The service, which was held at Trinity St. Paul’s United Church near Bloor Street and Spadina Avenue, was meant to provide a safe space for Muslim women to practice their faith.
“As the flag bearers of the faith, we are being targeted and attacked in our mosques, on the streets and in our legislative assemblies yet we refuse to stop practicing our faith and connecting with our Creator - The Almighty, Most High,” the group said on their website.
Citing a rise of Islamophobia and hate crimes around the world, including the recent mosque attacks in New Zealand and Quebec City, the group says it will be offering bi-weekly Friday prayers for women that are led by women.
Farheen Khan, co-founder of the Women’s Mosque of Canada, said that many of the women attending the prayer may not have gone to mosque in a long time.
“They don’t see themselves reflected in the traditional mosque, so they want a space for themselves,” Khan said.
The space for the April 19 prayer meeting was made available by the founder of the Trinity St.

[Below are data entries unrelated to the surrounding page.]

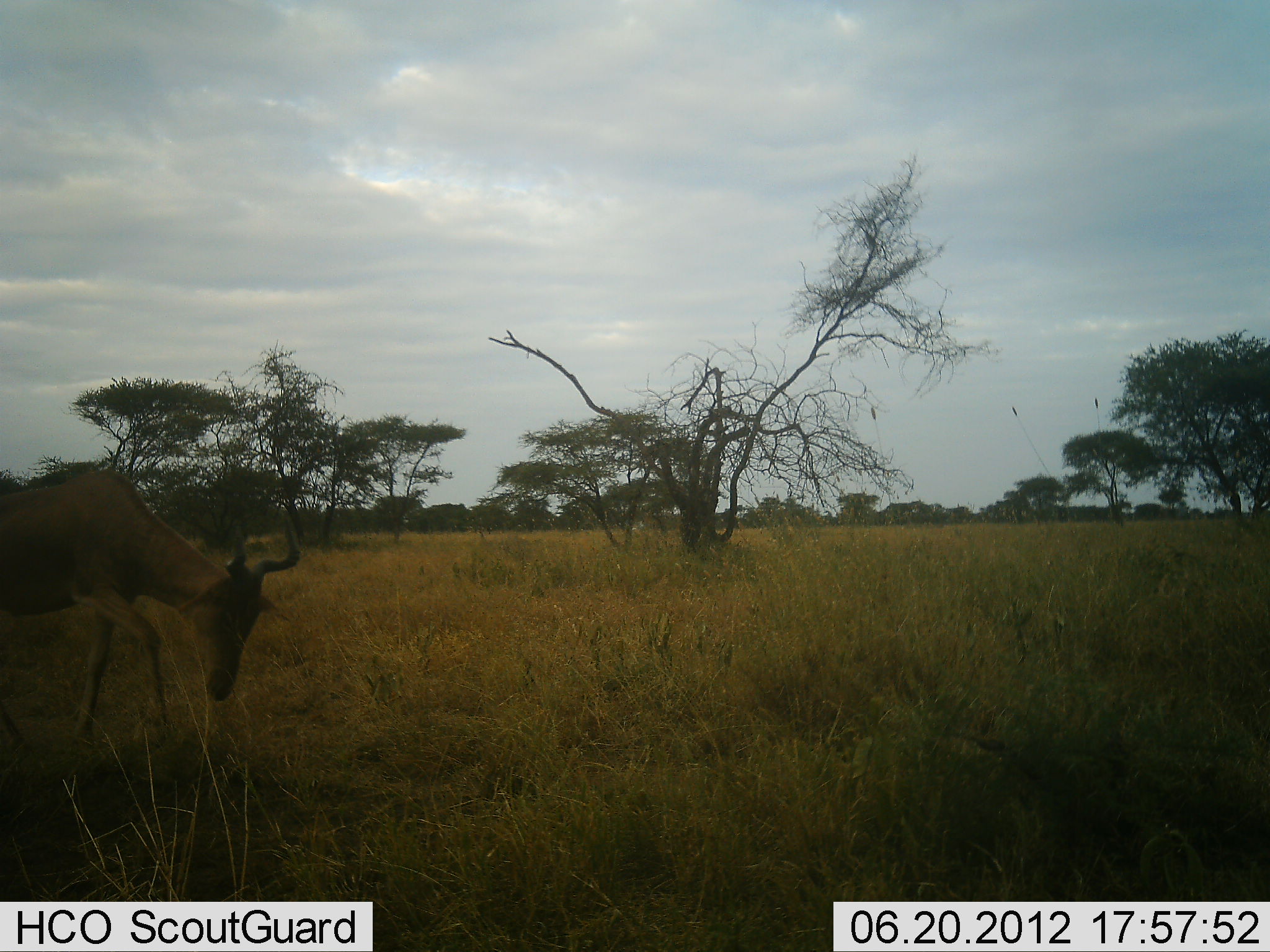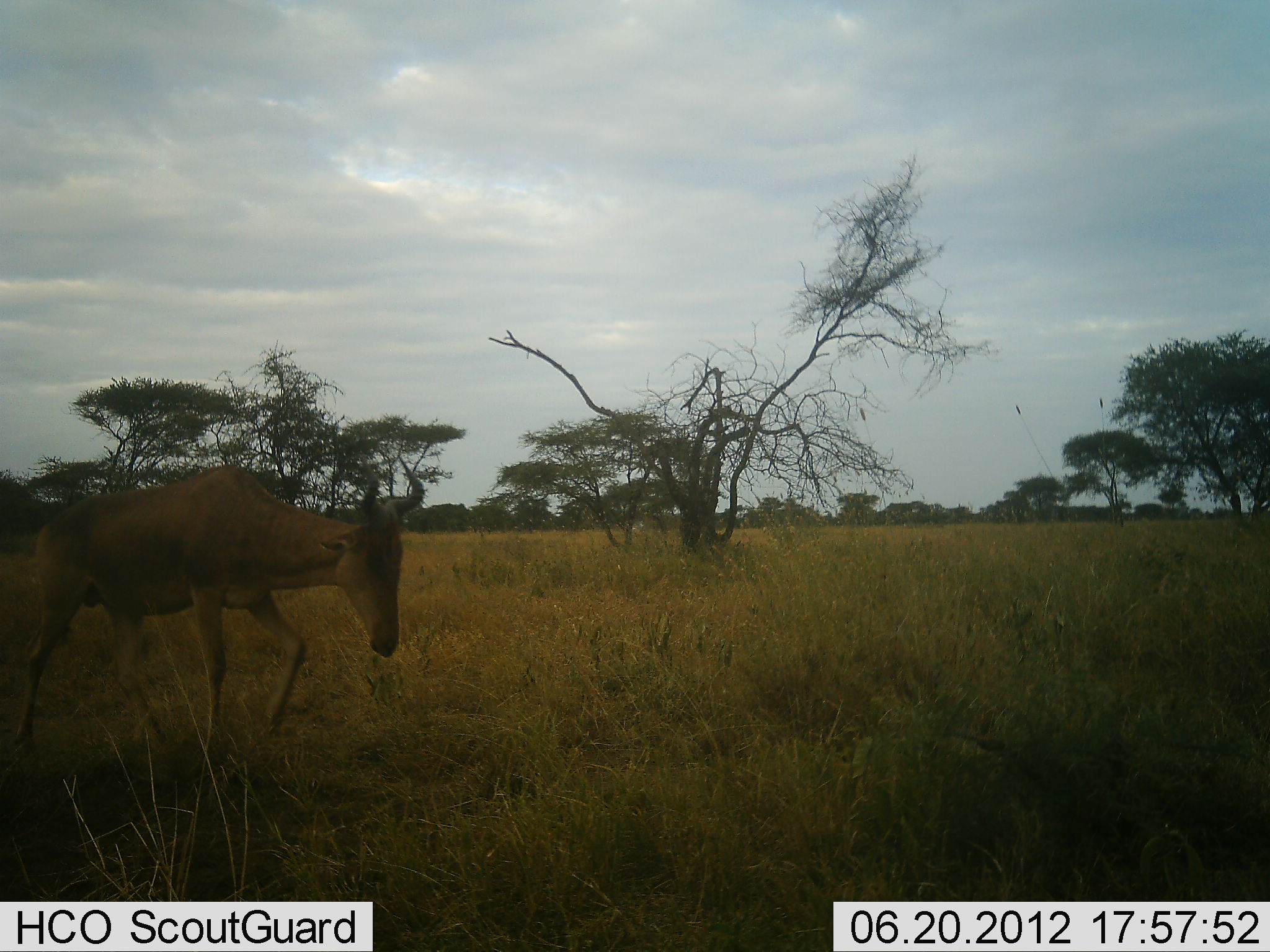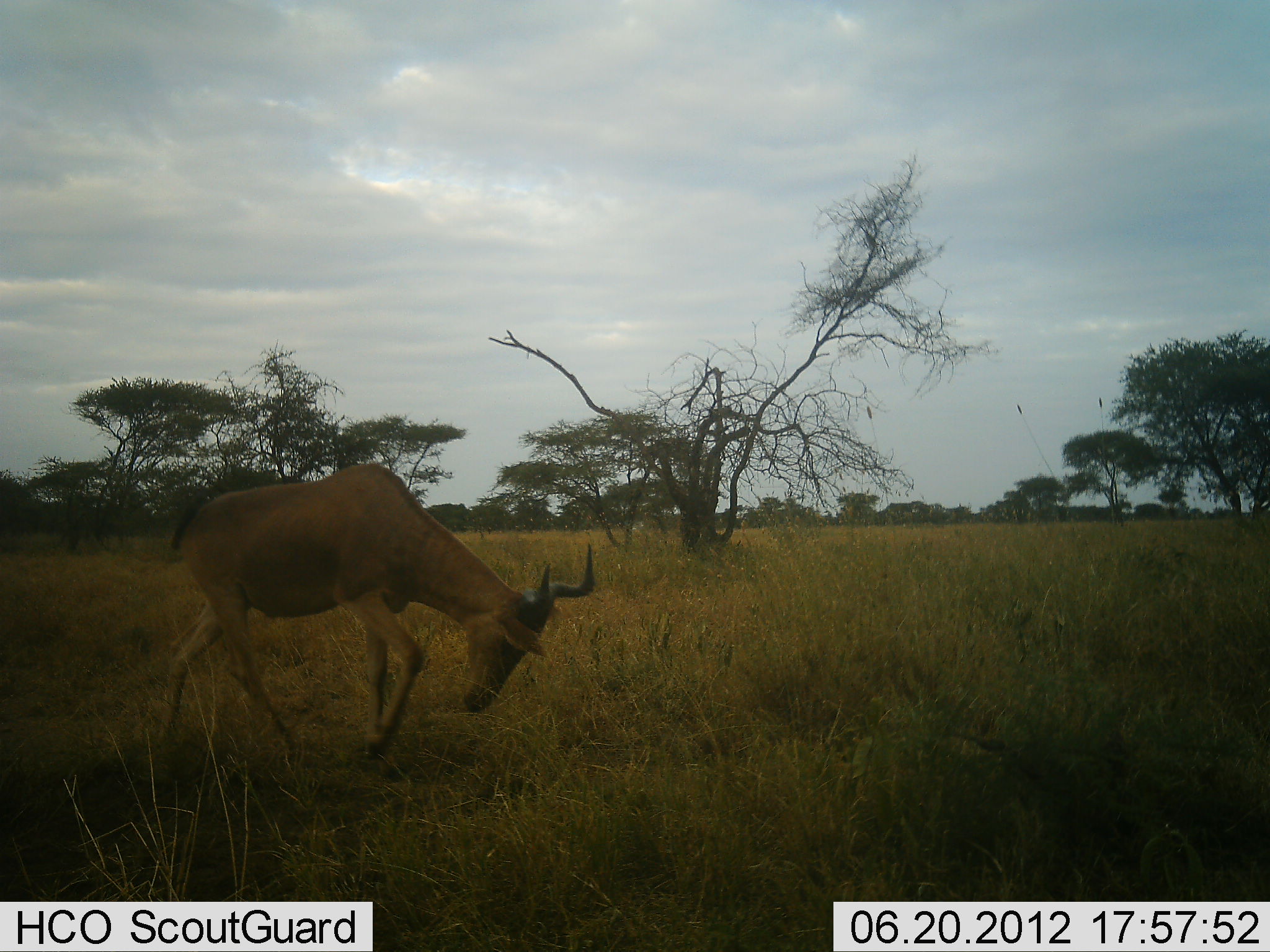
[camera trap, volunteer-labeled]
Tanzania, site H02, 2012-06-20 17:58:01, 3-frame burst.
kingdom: Animalia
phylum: Chordata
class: Mammalia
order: Artiodactyla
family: Bovidae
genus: Alcelaphus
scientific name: Alcelaphus buselaphus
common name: hartebeest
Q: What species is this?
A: Hartebeest (Alcelaphus buselaphus).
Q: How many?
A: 1.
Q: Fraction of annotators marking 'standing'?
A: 0%.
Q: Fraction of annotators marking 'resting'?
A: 0%.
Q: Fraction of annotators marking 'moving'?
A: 100%.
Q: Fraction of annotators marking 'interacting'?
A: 0%.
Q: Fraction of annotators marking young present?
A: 0%.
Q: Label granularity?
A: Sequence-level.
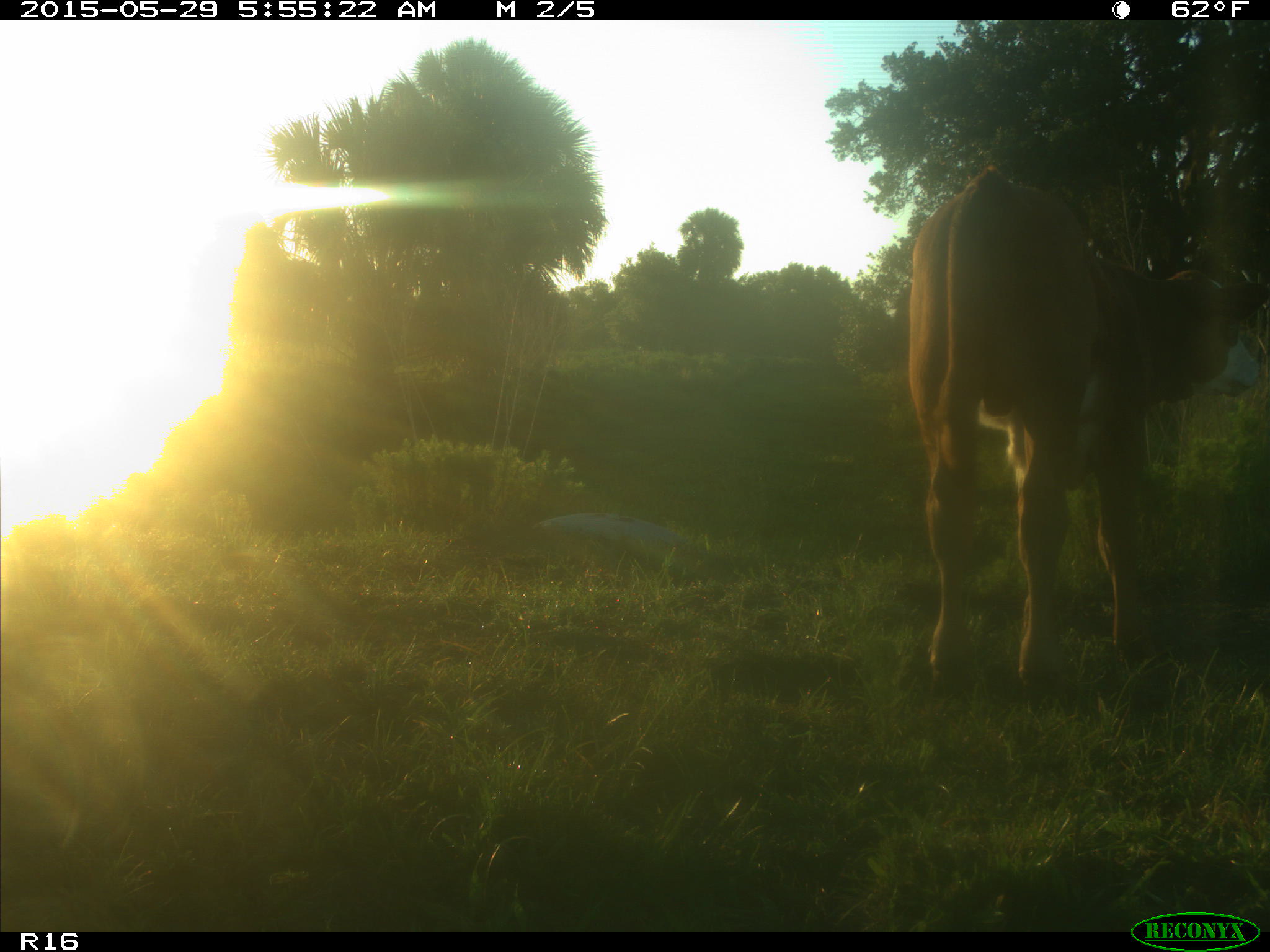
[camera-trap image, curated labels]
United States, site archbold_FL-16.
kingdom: Animalia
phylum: Chordata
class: Mammalia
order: Artiodactyla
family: Bovidae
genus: Bos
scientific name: Bos taurus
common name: domestic cow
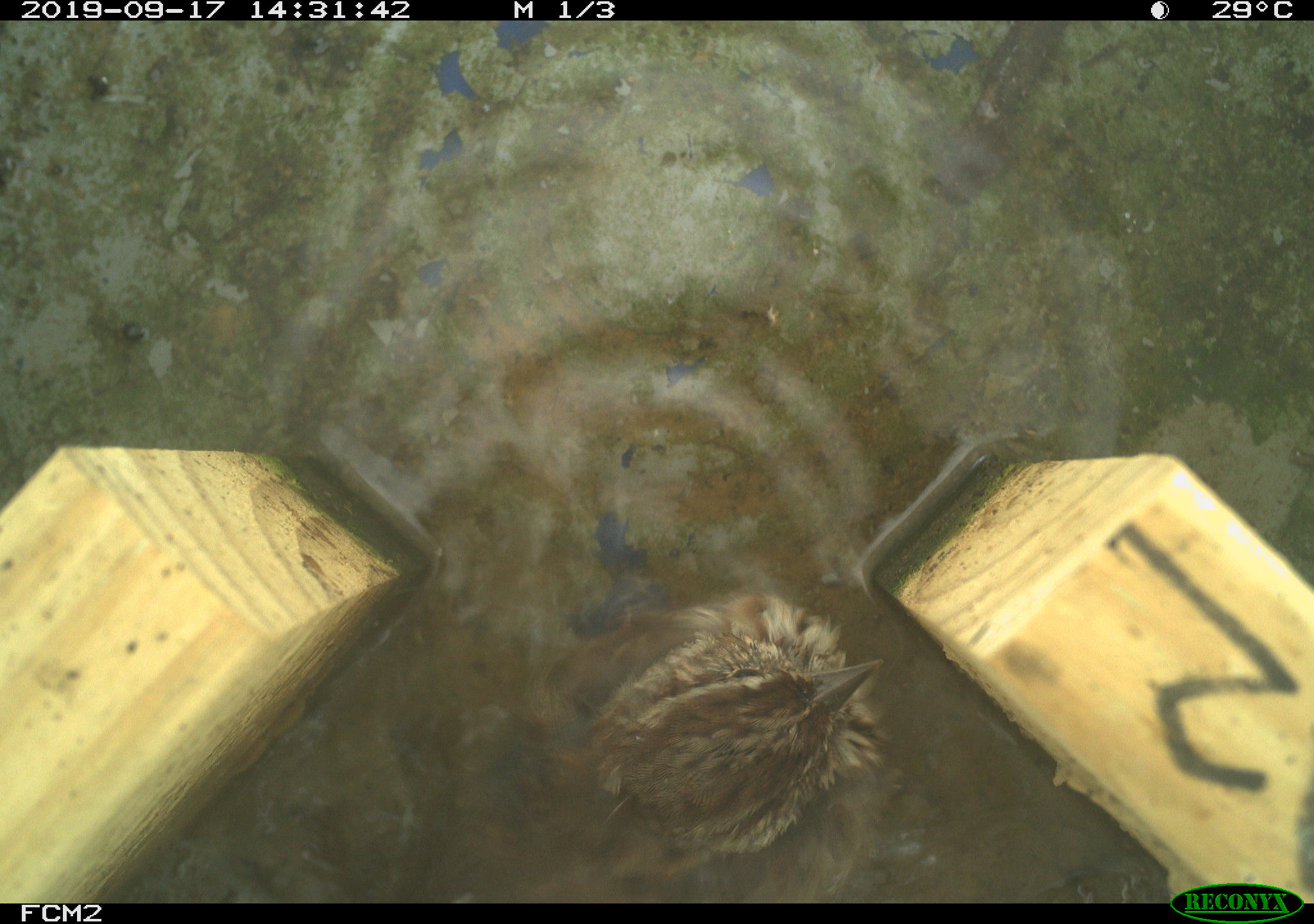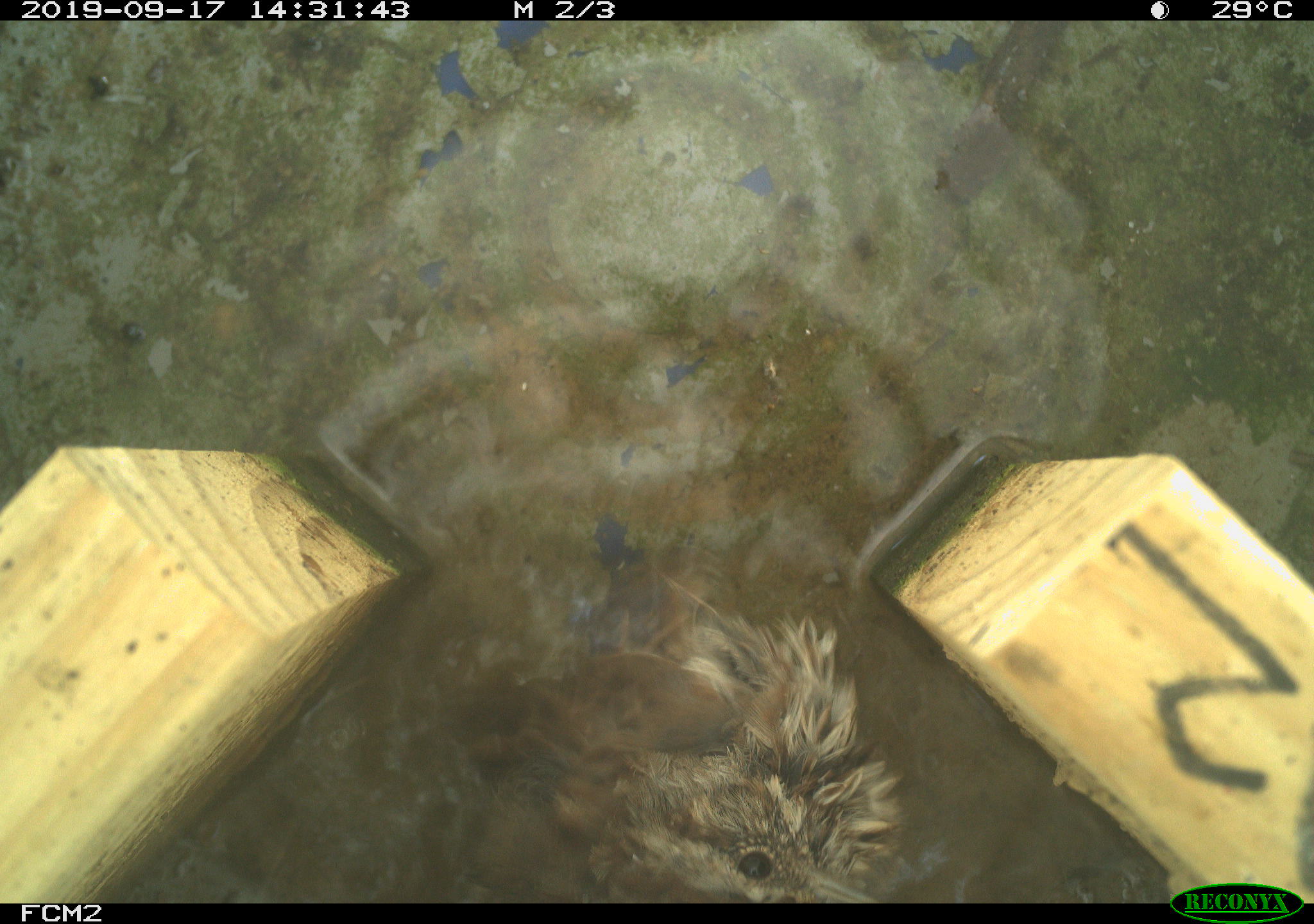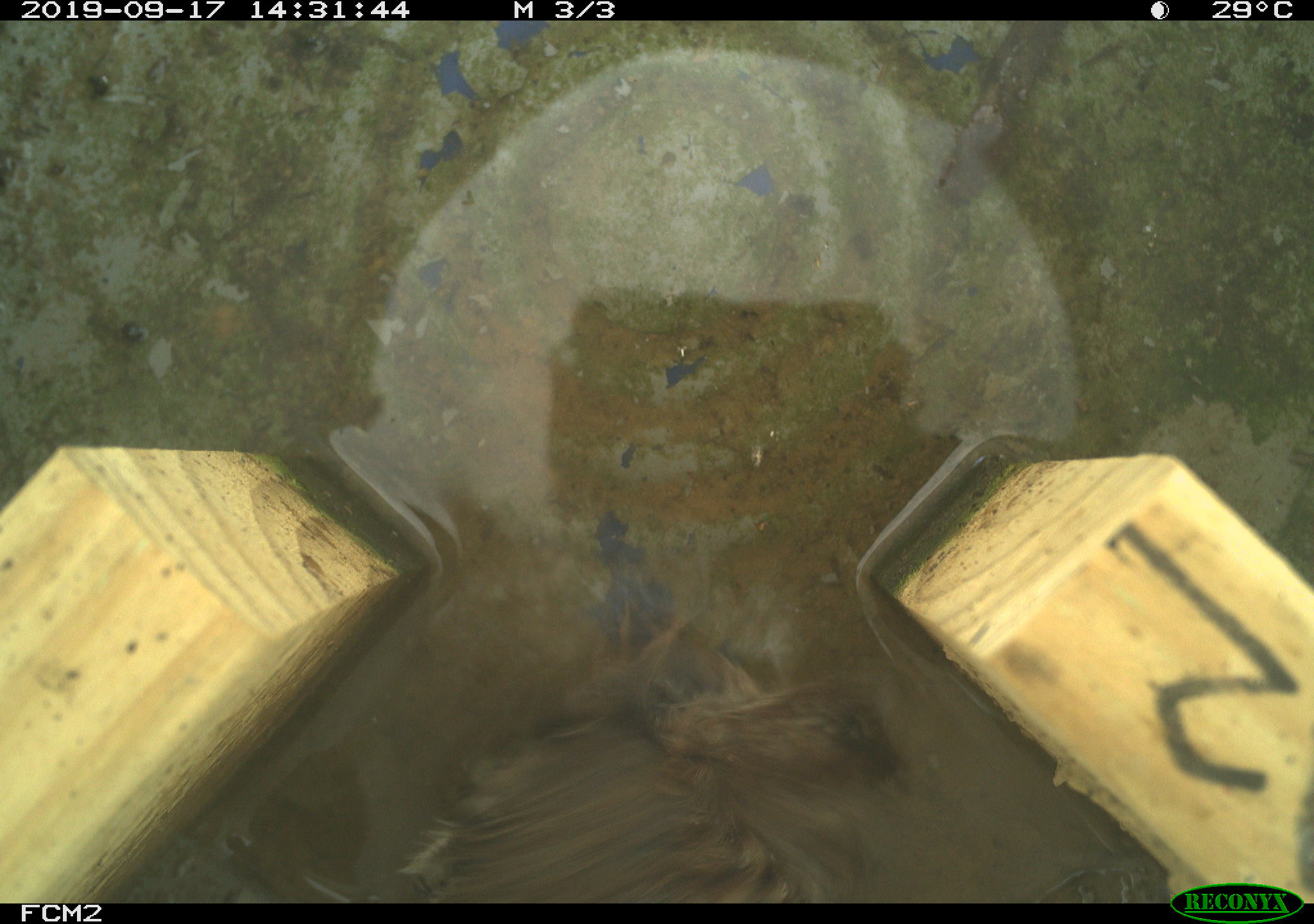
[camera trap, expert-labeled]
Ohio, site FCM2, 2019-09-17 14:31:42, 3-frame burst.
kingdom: Animalia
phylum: Chordata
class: Aves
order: Passeriformes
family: Passerellidae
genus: Melospiza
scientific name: Melospiza melodia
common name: song sparrow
Song sparrow (Melospiza melodia).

Paul’s Centre for Faith, Justice and the Arts.
“I think it is absolutely incumbent upon people of faith, no matter what their faith is … to stand together in love these days,” said Rev. Dr. Cheri DiNovo. “We came out of this period where we’ve seen a rise in Islamophobia, we’ve seen the rise of anti-Semitism, and I think as Christians we have to really live Christianity and love our neighbour, no matter who are neighbour is, but particularly our sisters in the book.”
DiNovo said that the first time she saw a church open its doors to another faith group was at her last church, after the 9/11 attack in New York.
“We invited out local mosque to come and worship with us. They came that Sunday, a bus load.”
DiNovo called the prayer meeting – which was held on Good Friday in the Christian faith and the Eve of the 15th Shabaan in Islam— a “historic day.”
“It’s a step forward to building safe places for people to pray,” Larai Khalid, a woman who attended the prayer, said. “It’s more of a safe place for women to pray.”
The Women’s Mosque of Canada said they plan to ask other congregations of different religions to use their places of worship until they can establish a permanent space of their own.